JPMorgan Chase & Co (JPM.N) announced on Monday that it will purchase the majority of First Republic Bank's (FRC.N) assets for $10.6 billion after the troubled lender was seized by regulators over the weekend. This marks the third major U.S. bank failure in two months and the largest since Washington Mutual in 2008.

JPMorgan, the largest bank in the United States, secured the assets after an auction, which included a loss-share agreement with the U.S. Federal Deposit Insurance Corp (FDIC) on single-family, residential, and commercial loans. However, the deal does not include First Republic Bank's corporate debt or preferred stock.

The transaction allows for an organized failure of First Republic and prevents regulators from having to insure all of the bank's deposits, as they did when two other banks collapsed in March.

Last week, First Republic reported over $100 billion in outflows during the first quarter, adding stress to the banking sector. The industry has faced challenges, including the closure of Silicon Valley Bank and Signature Bank in March and the rescue of Switzerland's Credit Suisse (CSGN.S) by rival UBS (UBSG.S).

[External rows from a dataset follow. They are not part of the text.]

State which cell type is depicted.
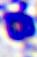
This is a leukocyte.

Micrograph. Captured at 400x magnification.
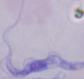

{
  "modality": "micrograph",
  "identification": "trypanosome",
  "magnification": "1000x"
}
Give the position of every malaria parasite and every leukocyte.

First Republic's shares plunged 43.3% in premarket trading on Monday before being halted, while JPMorgan's shares rose 2.7%.

Thomas J. Hayes, Chairman and Managing Member of Great Hill Capital, stated, "The Fed has moved too far, too fast and is breaking things." The U.S. Federal Reserve has continued to raise its benchmark interest rate since last year, despite calls for a pause after the banking turmoil in March.

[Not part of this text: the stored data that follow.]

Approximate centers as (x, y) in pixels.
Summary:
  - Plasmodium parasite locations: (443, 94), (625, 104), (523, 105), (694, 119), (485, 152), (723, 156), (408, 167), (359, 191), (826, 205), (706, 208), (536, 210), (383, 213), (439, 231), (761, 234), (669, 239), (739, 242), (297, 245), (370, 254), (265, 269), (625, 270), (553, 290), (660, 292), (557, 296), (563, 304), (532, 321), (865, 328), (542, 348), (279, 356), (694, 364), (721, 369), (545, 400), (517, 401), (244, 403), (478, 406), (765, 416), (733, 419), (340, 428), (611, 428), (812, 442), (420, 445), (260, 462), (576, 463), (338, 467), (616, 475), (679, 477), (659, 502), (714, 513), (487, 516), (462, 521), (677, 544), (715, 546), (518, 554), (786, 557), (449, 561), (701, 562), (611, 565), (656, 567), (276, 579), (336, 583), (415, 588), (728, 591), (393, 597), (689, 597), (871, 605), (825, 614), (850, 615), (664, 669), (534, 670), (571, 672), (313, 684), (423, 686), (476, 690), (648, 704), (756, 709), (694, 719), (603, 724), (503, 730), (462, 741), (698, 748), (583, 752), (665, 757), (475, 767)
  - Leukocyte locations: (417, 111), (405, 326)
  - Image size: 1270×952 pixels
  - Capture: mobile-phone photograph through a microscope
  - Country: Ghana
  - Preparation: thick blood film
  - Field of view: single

JPMorgan outbid several competitors, including PNC Financial Services Group (PNC.N) and Citizens Financial Group Inc (CFG.N), in an auction held by U.S. regulators.

The California Department of Financial Protection and Innovation took possession of First Republic, with the FDIC acting as its receiver. The FDIC estimated that the cost to the Deposit Insurance Fund (DIF) would be around $13 billion, with the final cost determined when the FDIC ends the receivership.

JPMorgan has assumed all of the bank's deposits and will repay $25 billion of the $30 billion that large banks deposited with First Republic in March. The acquisition will be managed by JPMorgan's Consumer and Community Banking (CCB) Co-CEOs, Marianne Lake and Jennifer Piepszak.

JPMorgan Chairman and CEO Jamie Dimon said, "Our financial strength, capabilities and business model allowed us to develop a bid to execute the transaction in a way to minimize costs to the Deposit Insurance Fund."

Following the deal, JPMorgan expects a one-time, post-tax gain of approximately $2.6 billion, excluding an estimated $2 billion in post-tax restructuring costs over the next 18 months. The bank will maintain a common equity tier one (CET1) ratio in line with its 13.5% Q1 2024 target and preserve healthy liquidity buffers.

The 84 offices of the failed bank in eight states will reopen as branches of JPMorgan Chase Bank starting Monday. Since 2021, JPMorgan has acquired over 30 companies in deals totaling more than $5 billion.